Nach 26 km hat man dann den Gipfel erreicht, wo ein überdimensionales Fahrrad in den Farben des Bergtrikots auf die Bergankunft einer Etappe der Tour de France im Jahr 2020 hinweist. Auch hier ist die Aussicht sensationell – Blick auf den Mont Blanc (4810 m) inklusive. Im Vergleich zur Westseite des Col de la Loze stellt die Auffahrt auf der Ostseite zwar die Variante mit den geringeren Steigungsprozenten dar, aber die vielen Rhythmuswechsel und Rampen auf einem einzigartigen Fahrradweg bieten dennoch eine Herausforderung der besonderen Art.

Die nachfolgende Abfahrt auf der Westseite des Passes durch das Skigebiet von Méribel ist mit Vorsicht zu genießen.
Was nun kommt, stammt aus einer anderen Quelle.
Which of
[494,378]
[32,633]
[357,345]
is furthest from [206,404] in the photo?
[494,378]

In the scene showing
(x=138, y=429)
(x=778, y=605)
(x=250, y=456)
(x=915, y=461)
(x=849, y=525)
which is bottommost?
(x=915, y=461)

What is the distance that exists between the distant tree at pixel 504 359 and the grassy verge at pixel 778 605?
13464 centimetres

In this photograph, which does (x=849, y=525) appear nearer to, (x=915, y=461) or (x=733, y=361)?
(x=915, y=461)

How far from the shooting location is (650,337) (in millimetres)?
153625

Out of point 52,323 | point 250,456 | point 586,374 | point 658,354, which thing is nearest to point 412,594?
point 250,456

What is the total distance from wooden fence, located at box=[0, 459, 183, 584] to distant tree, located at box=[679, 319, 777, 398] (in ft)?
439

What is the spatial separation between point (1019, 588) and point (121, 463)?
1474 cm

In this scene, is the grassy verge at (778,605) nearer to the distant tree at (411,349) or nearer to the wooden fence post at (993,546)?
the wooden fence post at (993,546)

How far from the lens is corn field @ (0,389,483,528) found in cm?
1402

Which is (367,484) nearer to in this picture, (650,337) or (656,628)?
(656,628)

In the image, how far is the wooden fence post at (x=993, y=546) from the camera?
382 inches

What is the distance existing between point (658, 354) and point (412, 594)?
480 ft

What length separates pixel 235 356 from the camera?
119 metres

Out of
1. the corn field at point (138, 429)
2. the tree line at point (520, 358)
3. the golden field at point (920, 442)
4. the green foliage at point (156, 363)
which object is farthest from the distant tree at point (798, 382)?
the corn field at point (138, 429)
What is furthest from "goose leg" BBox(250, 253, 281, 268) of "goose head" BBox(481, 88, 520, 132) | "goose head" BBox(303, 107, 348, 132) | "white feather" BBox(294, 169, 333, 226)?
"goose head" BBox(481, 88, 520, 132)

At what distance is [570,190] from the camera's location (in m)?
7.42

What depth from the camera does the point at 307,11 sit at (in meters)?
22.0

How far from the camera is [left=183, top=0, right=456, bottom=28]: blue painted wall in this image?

Das Gefälle erreicht zeitweilig mehr als 20 % und auf dem Weg befinden sich mancherorts die Hinterlassenschaften der weidenden (während unserer Abfahrt eingezäunten) Kühe sowie Sand und Schotter. Sobald man den Wald erreicht, wird der Fahrradweg wiederholt von einer MTB-Downhill-Strecke gekreuzt. Markierungen („Danger”) und fahrradfreundliche Bremsschwellen weisen auf diese Kreuzungen hin, doch auch hier muss mit Schotter gerechnet werden.
Insgesamt führt der Weg auf einer Länge von 7 km wunderschön, aber auch mit einem ordentlichen Gefälle und zahlreichen engen Kurven über die Wiesen und durch den Wald bis zu den ersten Häusern von Méribel. Hier folgt man den Serpentinen durch den Ort und gelangt in Méribel-les Allues auf die D 90 in Richtung Moutiers. Nach weiteren 11,4 km Abfahrt überquert man die D 915 und rollt nach rechts noch etwa 1 km zurück nach Brides-les-Bains hinein.